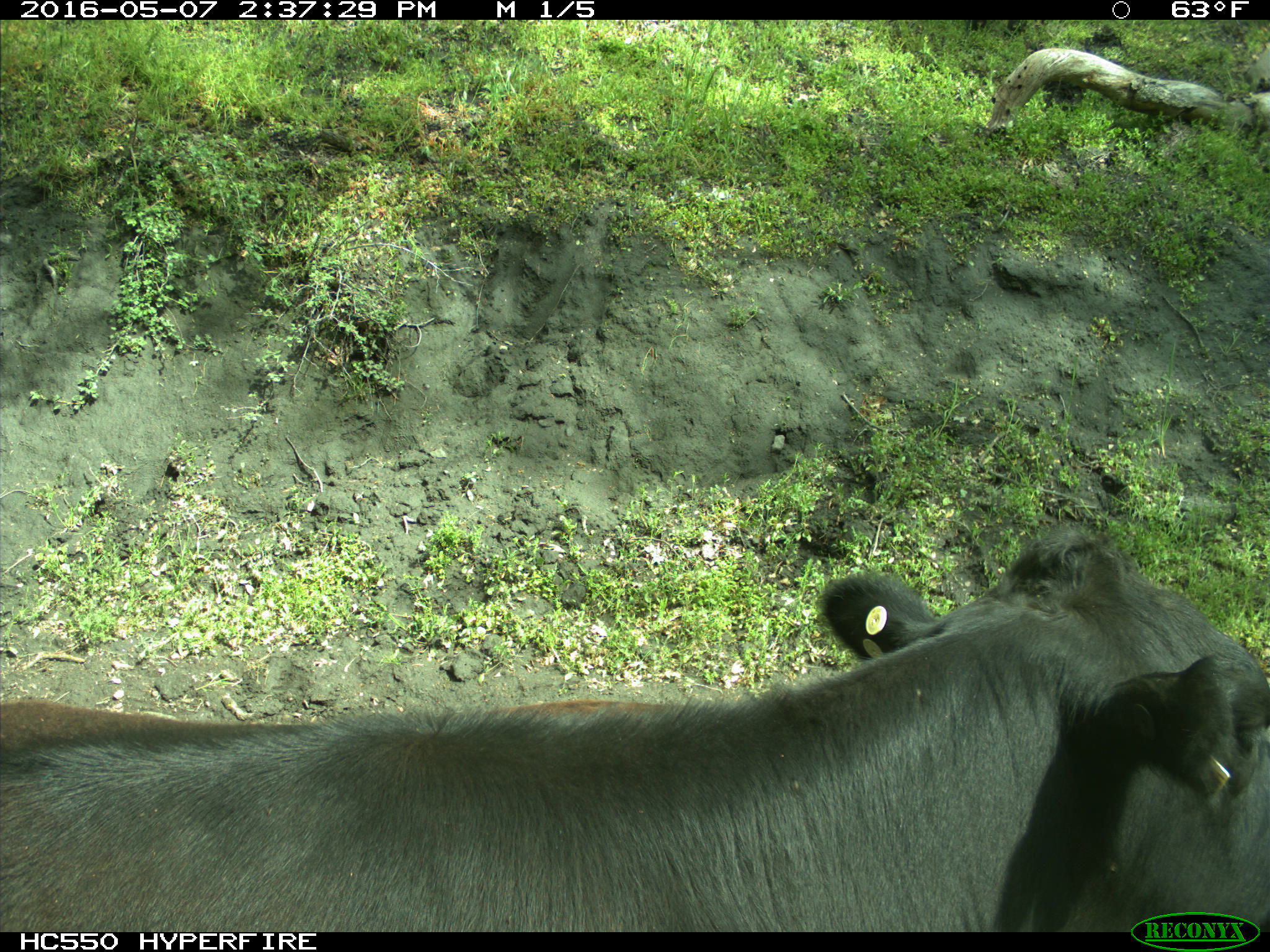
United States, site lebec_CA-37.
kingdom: Animalia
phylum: Chordata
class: Mammalia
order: Artiodactyla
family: Bovidae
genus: Bos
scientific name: Bos taurus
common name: domestic cow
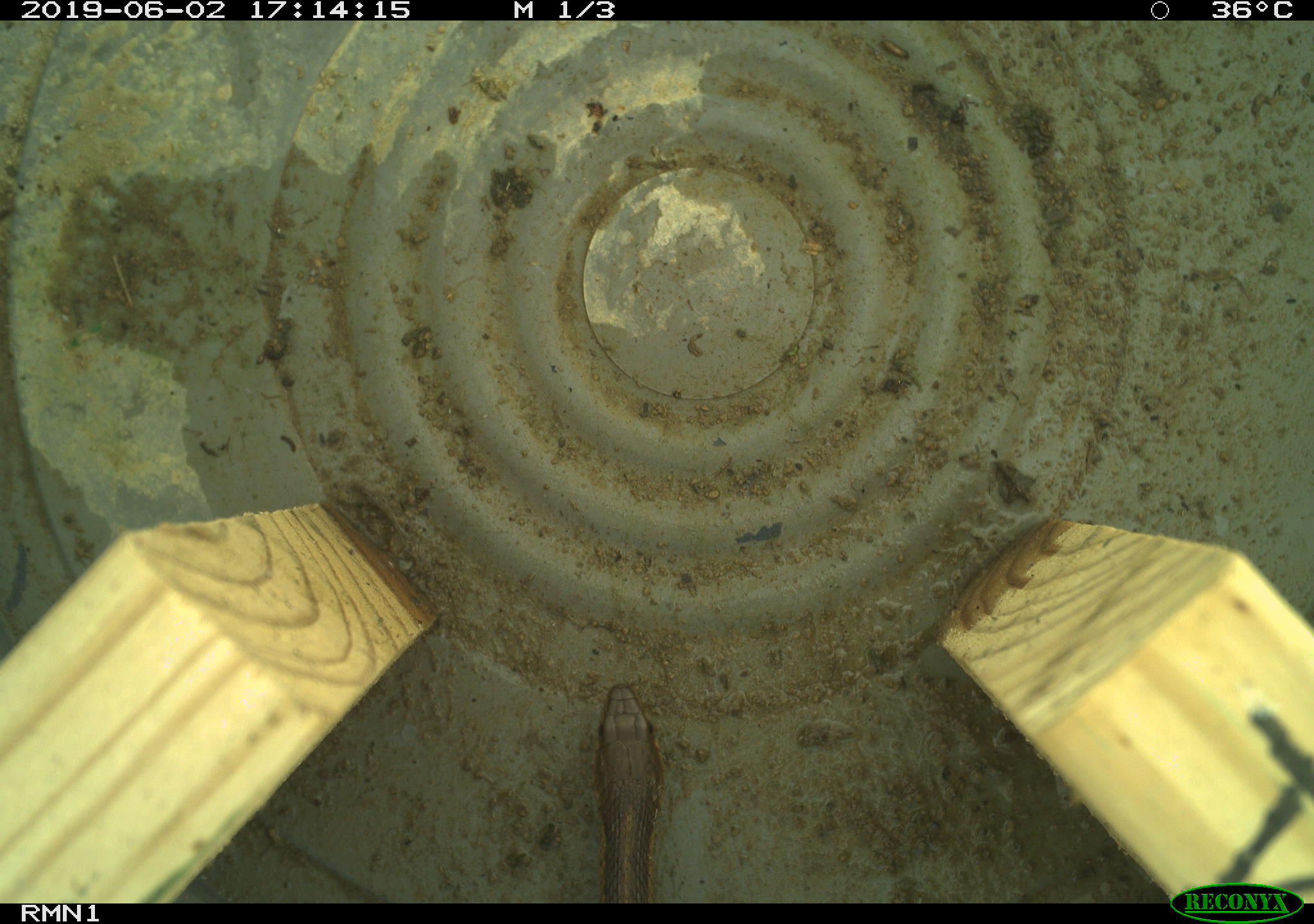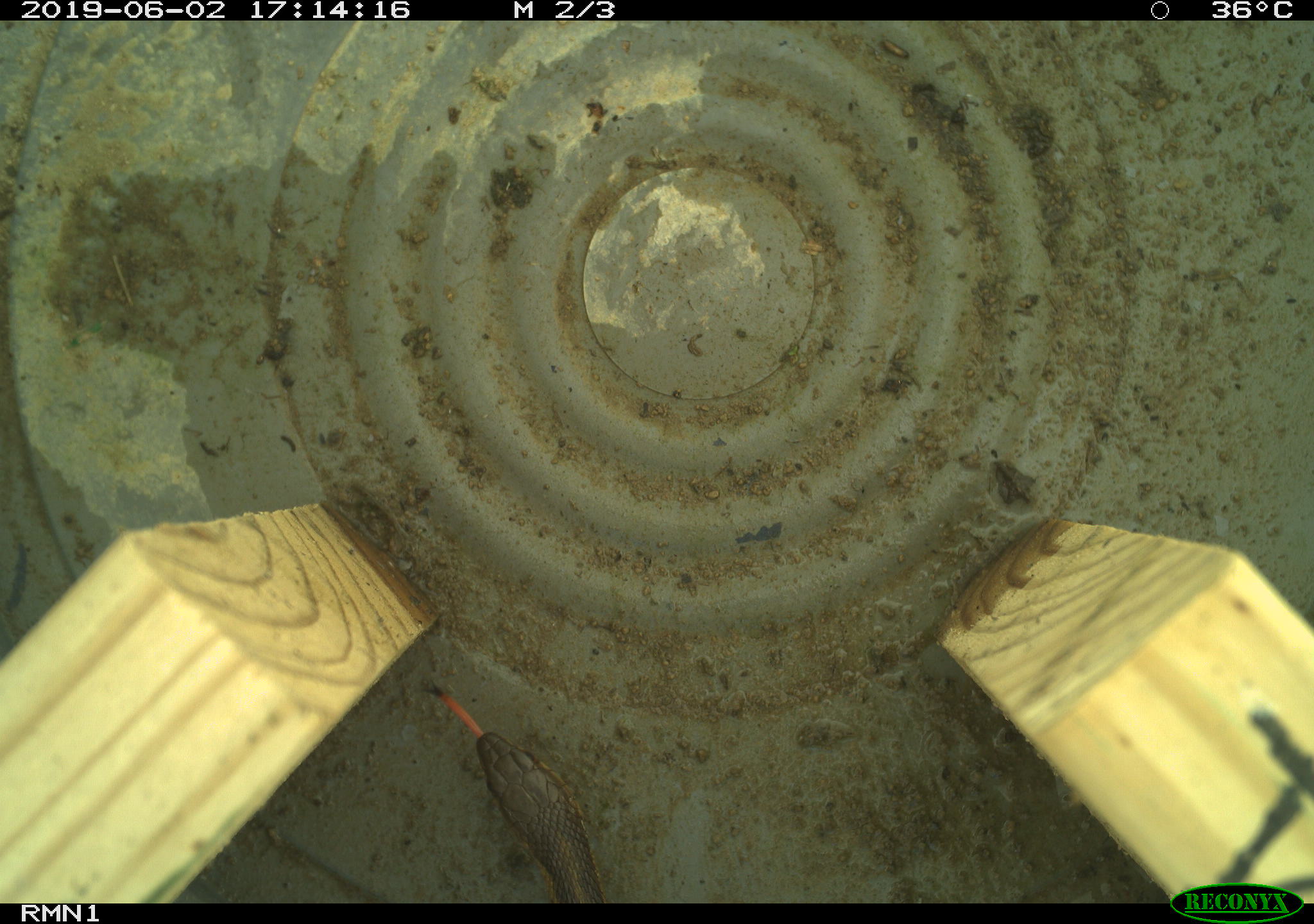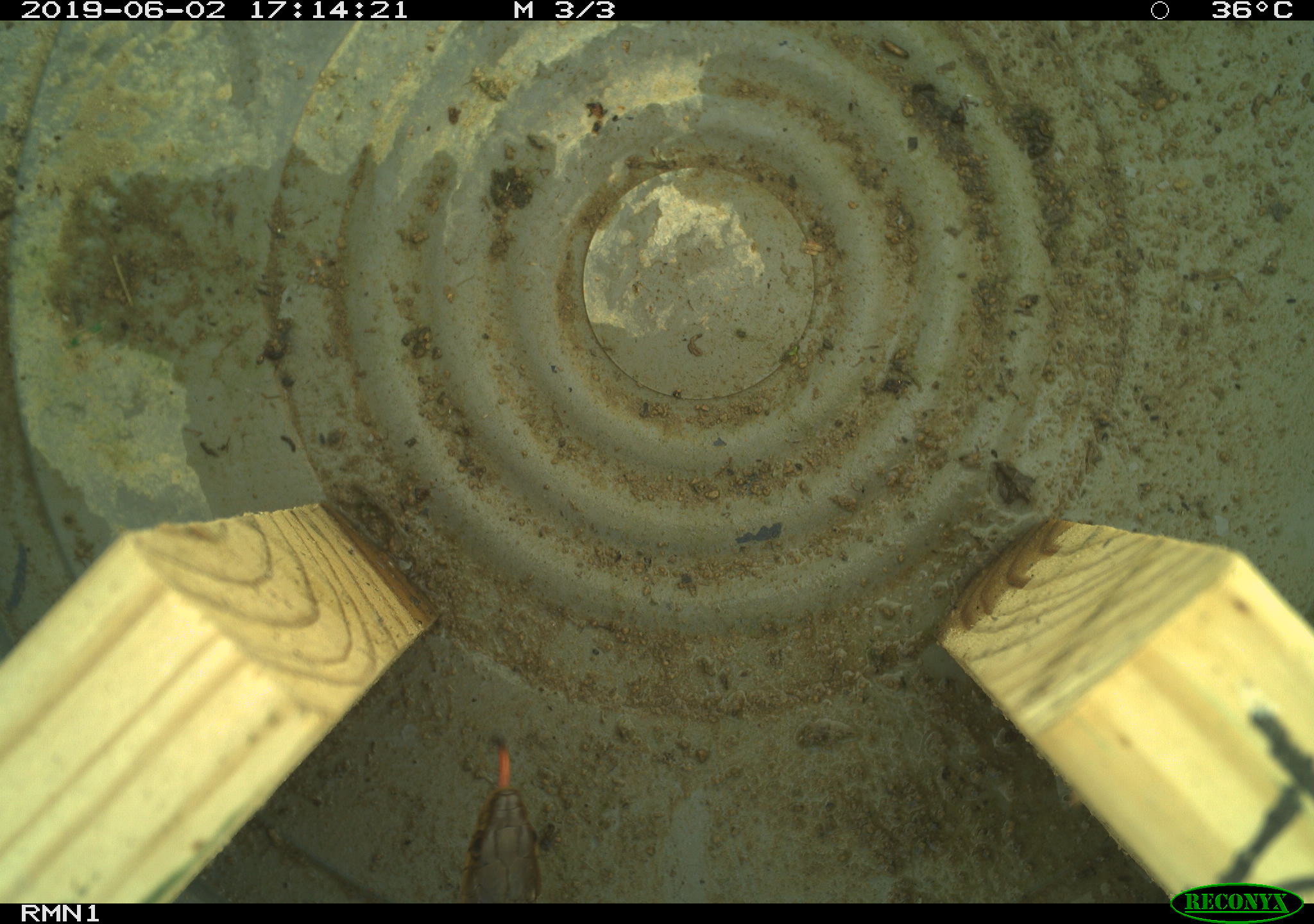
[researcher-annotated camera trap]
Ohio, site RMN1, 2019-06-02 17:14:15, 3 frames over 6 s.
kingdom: Animalia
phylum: Chordata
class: Reptilia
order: Squamata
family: Colubridae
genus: Thamnophis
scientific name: Thamnophis sirtalis sirtalis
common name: eastern gartersnake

### Your task
Filter the entries down to the lines with the word "name" in them, and copy those lines.

### Output of the task
scientific name: Bos taurus
common name: domestic cow
scientific name: Thamnophis sirtalis sirtalis
common name: eastern gartersnake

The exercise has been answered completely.